As a food editor, if I were to pick a favorite dish of all time, I’d have to pick thousands. That’s how I land at curry. Thanks to my Indian heritage and the opportunity to travel all over the world for work, I can safely say that any dish that can be called curry—and there are in fact thousands of them—is my favorite thing to cook and eat.
I love curry for all the reasons I devoted my career to the study of food, how we eat it, and how we pass it along to each other. Owing to the ancient techniques and native ingredients of the Subcontinent, this extremely broad term for a warming dish generously seasoned with any number of the ground whole spices that go into curry spice blends can refer to an endless combination of finished products. Just the idea of that inspires and excites me.

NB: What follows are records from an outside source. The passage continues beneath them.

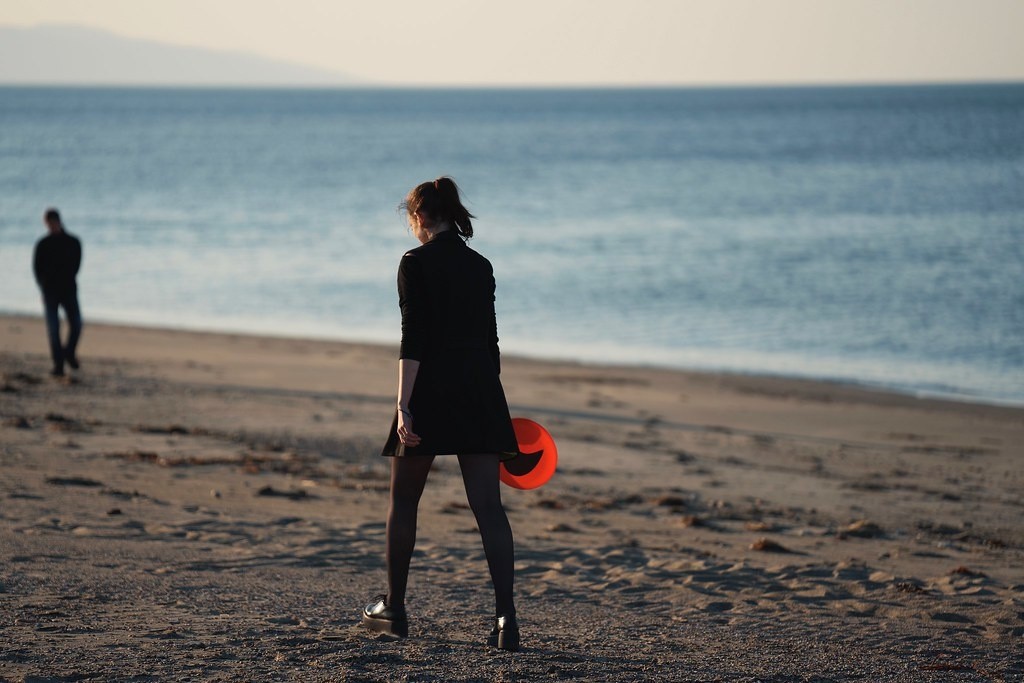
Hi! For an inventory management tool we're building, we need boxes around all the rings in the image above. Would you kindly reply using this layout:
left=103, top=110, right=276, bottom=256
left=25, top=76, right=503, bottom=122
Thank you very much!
left=400, top=435, right=405, bottom=438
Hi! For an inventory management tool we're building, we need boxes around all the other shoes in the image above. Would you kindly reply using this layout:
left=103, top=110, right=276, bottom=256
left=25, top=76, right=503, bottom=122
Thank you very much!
left=63, top=348, right=80, bottom=369
left=48, top=368, right=64, bottom=377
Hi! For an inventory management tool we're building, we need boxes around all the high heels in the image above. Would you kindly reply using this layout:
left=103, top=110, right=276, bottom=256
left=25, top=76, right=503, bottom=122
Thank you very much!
left=363, top=594, right=409, bottom=639
left=487, top=616, right=520, bottom=650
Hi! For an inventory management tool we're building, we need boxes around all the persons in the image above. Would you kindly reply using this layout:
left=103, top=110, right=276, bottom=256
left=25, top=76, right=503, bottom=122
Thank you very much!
left=33, top=211, right=82, bottom=377
left=363, top=176, right=522, bottom=651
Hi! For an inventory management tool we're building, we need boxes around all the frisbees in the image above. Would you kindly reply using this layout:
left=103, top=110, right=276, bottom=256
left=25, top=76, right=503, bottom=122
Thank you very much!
left=500, top=418, right=557, bottom=490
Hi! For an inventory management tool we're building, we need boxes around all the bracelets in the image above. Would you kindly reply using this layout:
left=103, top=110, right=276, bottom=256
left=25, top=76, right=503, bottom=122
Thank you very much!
left=396, top=408, right=414, bottom=421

East Asian food cultures have their own versions of curry, served not with long-grain basmati rice or flatbread as traditionally consumed in the land of its origin, but with the short-grain rice that’s a staple of their kitchens. Southeast Asian food cultures have their own curries, served with jasmine rice, rice or egg noodles, and thick slices of crusty bread. Curry is all over the African continent, with more variety and vibrance than it’s given credit for (seriously, eat more African curries, especially the peanut-based ones — you’ll never be disappointed). Chicken tikka masala, which certainly falls under the broad umbrella of this ubiquitous dish, is a purely British invention as well as England’s national dish. There is next to nowhere in the country you can travel where this beloved creamy spiced chicken in tomato sauce is unavailable fresh, frozen, or prepared. A spin on chicken curry—coronation chicken—was the signature dish at the coronation of Queen Elizabeth II in 1953, developed specially for the occasion by the head chef instructors at Le Cordon Bleu in London.
When I make curry, I have a lot of questions to ask myself. Chicken, fish, shrimp, egg, lamb, meatballs — what kind will I make this evening? Where in the world am I going tonight? Tomato or coconut based? Dry or in gravy? And what (besides cilantro, of course) will I put on top? Fried garlic chips? Indian mango pickle? A dollop of yogurt? A squeeze of fresh lime juice? A squiggle of sriracha? Nearly everything in my refrigerator, from pre-cut butternut squash (because sometimes you just don’t feel like peeling, butchering, and seeding a whole butternut squash — I’m human) to confit garlic, can be used in this dish. Absolutely everything in my pantry, from sardines to brown rice vermicelli, can be used in this dish.
Being able to share this dish with family and friends, especially the family and friends I’ve learned new variations and tricks from, reaffirms how I feel about food and food media, and reminds me that I’ve made the right choice in plunging the depths of the concept of cuisine. Curry is everywhere, loved by billions of people around the world. What better dish to call my own?